* Instructions for the task *
Your task is to reproduce the entries below word for word.
☆ ☆ ☆ ☆ ☆
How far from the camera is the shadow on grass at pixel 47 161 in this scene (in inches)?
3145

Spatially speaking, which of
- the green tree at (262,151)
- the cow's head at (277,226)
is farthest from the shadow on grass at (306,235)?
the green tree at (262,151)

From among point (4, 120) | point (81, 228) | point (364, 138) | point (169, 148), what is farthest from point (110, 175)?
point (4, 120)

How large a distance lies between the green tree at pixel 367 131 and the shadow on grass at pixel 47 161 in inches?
☆ ☆ ☆ ☆ ☆
* Response *
How far from the camera is the shadow on grass at pixel 47 161 in this scene (in inches)?
3145

Spatially speaking, which of
- the green tree at (262,151)
- the cow's head at (277,226)
is farthest from the shadow on grass at (306,235)?
the green tree at (262,151)

From among point (4, 120) | point (81, 228) | point (364, 138) | point (169, 148), what is farthest from point (110, 175)?
point (4, 120)

How large a distance lies between the green tree at pixel 367 131 and the shadow on grass at pixel 47 161 in inches?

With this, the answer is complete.